Neither man realizes that their missions are at odds, unaware of one another’s true identities. Bheem formulates a plan to break into Governor Scott’s fortress-like quarters to rescue Maali. Meanwhile, Raju has been assigned to hunt down the unknown “tribal” and his companions.

The first half of RRR sets up Raju to be the film's main antagonist. However, flashback sequences reveal Raju’s tragic childhood, and his true motivation to be a trusted Colonial police officer.

This sets the stage for a pivotal evocative scene in RRR, when Raju is ordered to punish Bheem upon his capture. Raju’s agony over the pain his friend endures at his hands is evident, as Bheem sings without kneeling in resistance against the British soldiers and Governor.
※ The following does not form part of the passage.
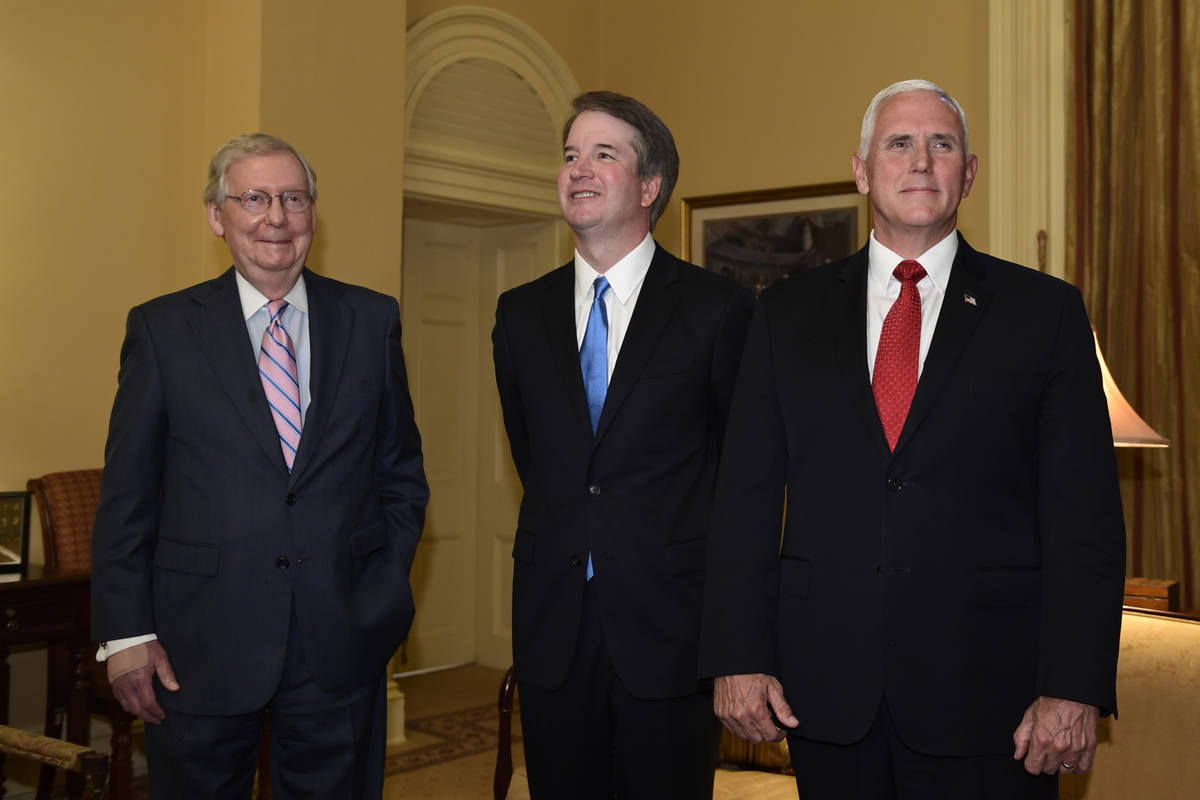 Senate Majority Leader Mitch McConnell of Ky., left, welcomes Supreme Court nominee Brett Kavan ...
Ray Stevenson as Governor Scott Buxton and Alison Doody as Catherine Buxton are the epitome of dastardly villains, as is Edward Sonnenblick’s performance as Edward, an attache to Governor Buxton. Olivia Morris as Bheem’s love interest Jennifer and Alia Bhatt as Raju’s beloved Sita deliver charming performances. However, the real chemistry is between leads NTR and Charan, displaying their bromance throughout the course of the film, including during a memorable piggyback ride.

With numerous action and dance scenes in RRR, by far my personal favorite is the epic dance battle between Bheem and Raju against Jake. “Naatu Naatu” which translates into “Dance Dance” in English, is an infectious frenzied tune that effectively supports what is quite likely the most energetic dance performance in international film history.

Speaking of, RRR became the number three film of all time in India in just 40 days of its initial release, and has experienced massive international acclaim. The success of RRR can be attributed to many factors, including its fantastical storytelling with larger-than-life heroes, brilliantly choreographed action and dance sequences, and stunning cinematography by Senthil Kumar. The score composed by M.M. Keeravani perfectly complements the pace and visual elements throughout.

While some viewers may be intimidated by a runtime of over 3 hours, the action and pacing of RRR makes the time fly. Special screenings may still be available at theaters, and are not to be missed. Otherwise, be sure to watch RRR on the best quality audio and video for an optimal and immersive movie-watching experience.